Find smallest number in string

Question

I'm trying to find the smallest number in each string element of my list.

VIS = ['GREATER THAN 10 KM ', 'GREATER THAN 10 KM ', 'GREATER THAN 10 KM    ', '10 KM, REDUCING TO 6KM, IN PASSING SHOWERS ', '10 KM, REDUCING TO 6KM, IN PASSING SHOWERS ']

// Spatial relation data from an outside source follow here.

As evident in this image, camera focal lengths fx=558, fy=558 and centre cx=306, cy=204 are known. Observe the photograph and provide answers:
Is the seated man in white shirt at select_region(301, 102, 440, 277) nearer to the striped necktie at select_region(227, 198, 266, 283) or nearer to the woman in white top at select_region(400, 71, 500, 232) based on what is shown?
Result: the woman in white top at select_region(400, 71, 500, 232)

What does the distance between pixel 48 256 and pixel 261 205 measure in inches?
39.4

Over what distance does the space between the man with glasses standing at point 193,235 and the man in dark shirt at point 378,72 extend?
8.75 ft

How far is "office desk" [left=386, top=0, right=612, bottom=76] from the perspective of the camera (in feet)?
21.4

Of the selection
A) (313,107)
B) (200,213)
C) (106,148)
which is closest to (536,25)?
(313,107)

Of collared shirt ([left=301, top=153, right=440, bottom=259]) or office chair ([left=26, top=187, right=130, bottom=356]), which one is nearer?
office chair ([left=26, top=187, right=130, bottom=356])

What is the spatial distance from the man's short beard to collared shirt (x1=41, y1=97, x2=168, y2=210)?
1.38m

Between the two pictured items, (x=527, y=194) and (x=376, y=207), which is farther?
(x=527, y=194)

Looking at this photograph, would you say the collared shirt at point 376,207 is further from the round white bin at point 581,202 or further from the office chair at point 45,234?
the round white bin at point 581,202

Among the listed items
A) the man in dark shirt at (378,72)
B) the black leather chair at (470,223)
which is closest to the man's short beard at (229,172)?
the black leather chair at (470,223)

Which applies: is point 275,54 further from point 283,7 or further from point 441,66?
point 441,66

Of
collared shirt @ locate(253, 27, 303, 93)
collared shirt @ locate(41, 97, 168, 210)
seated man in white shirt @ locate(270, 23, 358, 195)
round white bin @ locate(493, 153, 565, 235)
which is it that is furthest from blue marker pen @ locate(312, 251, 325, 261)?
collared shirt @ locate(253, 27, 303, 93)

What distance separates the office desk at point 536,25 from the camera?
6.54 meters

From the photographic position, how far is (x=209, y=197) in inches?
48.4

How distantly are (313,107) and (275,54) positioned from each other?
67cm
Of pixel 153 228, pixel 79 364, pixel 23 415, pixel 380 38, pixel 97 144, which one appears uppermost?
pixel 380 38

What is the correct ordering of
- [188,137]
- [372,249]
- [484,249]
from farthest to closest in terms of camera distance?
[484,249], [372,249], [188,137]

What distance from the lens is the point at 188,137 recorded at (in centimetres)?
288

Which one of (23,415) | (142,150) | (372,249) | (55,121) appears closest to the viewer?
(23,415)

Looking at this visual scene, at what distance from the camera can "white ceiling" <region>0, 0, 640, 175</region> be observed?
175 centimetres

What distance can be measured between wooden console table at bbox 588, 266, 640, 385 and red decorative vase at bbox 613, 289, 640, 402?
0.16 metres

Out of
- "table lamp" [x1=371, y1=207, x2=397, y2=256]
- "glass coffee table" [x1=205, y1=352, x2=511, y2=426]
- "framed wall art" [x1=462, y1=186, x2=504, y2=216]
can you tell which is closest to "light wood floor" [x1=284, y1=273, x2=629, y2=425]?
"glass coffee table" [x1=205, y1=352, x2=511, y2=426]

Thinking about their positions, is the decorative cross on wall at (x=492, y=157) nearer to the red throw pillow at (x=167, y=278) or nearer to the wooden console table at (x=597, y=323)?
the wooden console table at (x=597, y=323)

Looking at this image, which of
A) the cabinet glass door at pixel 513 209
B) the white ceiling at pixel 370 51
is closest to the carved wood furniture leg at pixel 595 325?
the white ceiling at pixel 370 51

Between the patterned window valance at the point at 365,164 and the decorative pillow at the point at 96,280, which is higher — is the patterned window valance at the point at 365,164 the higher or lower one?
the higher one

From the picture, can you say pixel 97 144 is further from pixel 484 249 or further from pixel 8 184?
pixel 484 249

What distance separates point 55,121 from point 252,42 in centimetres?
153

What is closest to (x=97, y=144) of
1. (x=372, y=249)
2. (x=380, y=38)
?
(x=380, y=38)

I've tried the split() function on each element but the lack of a space in the "6KM" seems to make it work incorrectly.

minVIS = []
for i in range(len(VIS)):
    minVIS.append(min(VIS[i].split()))

print(minVIS)

Returns

minVIS = ['10', '10', '10', '10', '10', '10', '10', '10', '10', '10', '10', '10', '10', '10', '10', '10KM,', '10KM,', '10KM,']

Ideally, I'd like

minVis = [10, 10, 10, 6, 6]

for example.

Answer 1

Using Regex. re.findall(r"\\d+", STRING) get all ints in the string.

Ex:

import re

VIS = ['GREATER THAN 10 KM ', 'GREATER THAN 10 KM ', 'GREATER THAN 10 KM    ', '10 KM, REDUCING TO 6KM, IN PASSING SHOWERS ', '10 KM, REDUCING TO 6KM, IN PASSING SHOWERS ']

minVIS = []
for i in VIS:
    minVIS.append(min(map(int, re.findall(r"\d+", i))))
    #If floats in string Thanks Anton vBR
    #minVIS.append(min(map(float, re.findall(r"\d+\.?\d*", i))))

print(minVIS)

Output:

[10, 10, 10, 6, 6]

Answer 2

import re
VIS = ['GREATER THAN 10 KM ', 'GREATER THAN 10 KM ', 'GREATER THAN 10 KM    ', '10 KM, REDUCING TO 6KM, IN PASSING SHOWERS ', '10 KM, REDUCING TO 6KM, IN PASSING SHOWERS ']
print (list((min(map(int, re.findall(r'\d+', item)))) for item in VIS))

otuput:

[10, 10, 10, 6, 6]

from itertools import groupby

result = []
for item in VIS:
    result.append(min([int(''.join(i)) for is_digit, i in groupby(item, str.isdigit) if is_digit]))
print (result)

.

# equal with list comprehension

print ([min([int(''.join(i)) for is_digit, i in groupby(item, str.isdigit) if is_digit]) for item in VIS])

otuput:

[10, 10, 10, 6, 6]